Create a table of missing values along with percentages. It may be undesirable to count a variable if it is dependent on another one. This can be accounted for here by using a named vector where the name is the dependent variable and the value is the indpendent variable. c("B" = "A") can be thought of here as "B depends on A". In other words, each entry in B will only be evaluated if A is not missing. If the input is a labeled data frame, the final output will include a column of labels.

missing_tbl(data, depends = NA)

Arguments

data

A tbl.

depends

A named vector representing variable dependencies.
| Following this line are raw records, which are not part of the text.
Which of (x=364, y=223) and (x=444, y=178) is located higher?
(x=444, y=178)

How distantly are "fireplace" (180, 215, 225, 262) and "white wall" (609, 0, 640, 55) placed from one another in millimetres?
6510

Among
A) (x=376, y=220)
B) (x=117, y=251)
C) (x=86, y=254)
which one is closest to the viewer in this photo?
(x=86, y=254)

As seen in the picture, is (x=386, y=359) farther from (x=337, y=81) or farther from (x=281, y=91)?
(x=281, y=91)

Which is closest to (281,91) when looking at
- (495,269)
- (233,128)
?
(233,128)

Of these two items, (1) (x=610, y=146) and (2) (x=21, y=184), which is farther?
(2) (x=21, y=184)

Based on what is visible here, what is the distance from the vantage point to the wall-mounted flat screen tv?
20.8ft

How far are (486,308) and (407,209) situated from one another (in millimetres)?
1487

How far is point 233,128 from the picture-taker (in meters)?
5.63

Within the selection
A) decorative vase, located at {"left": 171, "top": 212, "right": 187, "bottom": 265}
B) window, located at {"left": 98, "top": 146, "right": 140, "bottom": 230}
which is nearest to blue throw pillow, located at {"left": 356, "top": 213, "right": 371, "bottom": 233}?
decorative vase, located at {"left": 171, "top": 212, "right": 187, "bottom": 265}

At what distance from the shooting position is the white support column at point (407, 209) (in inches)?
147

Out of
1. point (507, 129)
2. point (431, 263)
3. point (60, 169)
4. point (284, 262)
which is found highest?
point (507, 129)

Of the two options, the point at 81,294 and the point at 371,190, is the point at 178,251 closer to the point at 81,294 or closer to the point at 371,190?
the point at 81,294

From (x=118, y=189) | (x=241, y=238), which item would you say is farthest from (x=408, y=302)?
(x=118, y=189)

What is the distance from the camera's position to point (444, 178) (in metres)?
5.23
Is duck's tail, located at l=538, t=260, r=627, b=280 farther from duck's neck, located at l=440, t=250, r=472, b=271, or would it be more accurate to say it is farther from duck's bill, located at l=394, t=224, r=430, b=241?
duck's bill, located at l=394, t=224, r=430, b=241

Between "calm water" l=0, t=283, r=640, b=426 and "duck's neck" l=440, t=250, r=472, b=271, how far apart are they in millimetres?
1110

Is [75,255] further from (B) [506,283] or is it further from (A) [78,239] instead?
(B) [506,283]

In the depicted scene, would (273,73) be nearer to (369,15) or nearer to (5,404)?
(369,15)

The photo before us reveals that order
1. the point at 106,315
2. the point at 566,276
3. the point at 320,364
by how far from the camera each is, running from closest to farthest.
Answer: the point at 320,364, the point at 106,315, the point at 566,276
For example, c("B" = "A", "C" = "B") can be read as "B depends on A and C depends on B". If a value for B is missing, it will only be counted if A is not missing, and similarly for C and B.

Examples

data <- tibble::tribble( ~A, ~B, ~C, 1, 2, 3, NA, NA, 6, 7, NA, 9 ) data
#> # A tibble: 3 x 3 #> A B C #> <dbl> <dbl> <dbl> #> 1 1 2 3 #> 2 NA NA 6 #> 3 7 NA 9
missing_tbl(data)
#> Variable N Non-Missing Missing #> 1 A 3 2.0 (67%) 1.0 (33%) #> 2 B 3 1.0 (33%) 2.0 (67%) #> 3 C 3 3.0 (100%) 0.0 (0%)
missing_tbl(data, depends = c("B" = "A"))
#> Variable Depends N Non-Missing Missing #> 1 A <NA> 3.0 2.0 (67%) 1.0 (33%) #> 2 B A 2.0 1.0 (50%) 1.0 (50%) #> 3 C <NA> 3.0 3.0 (100%) 0.0 (0%)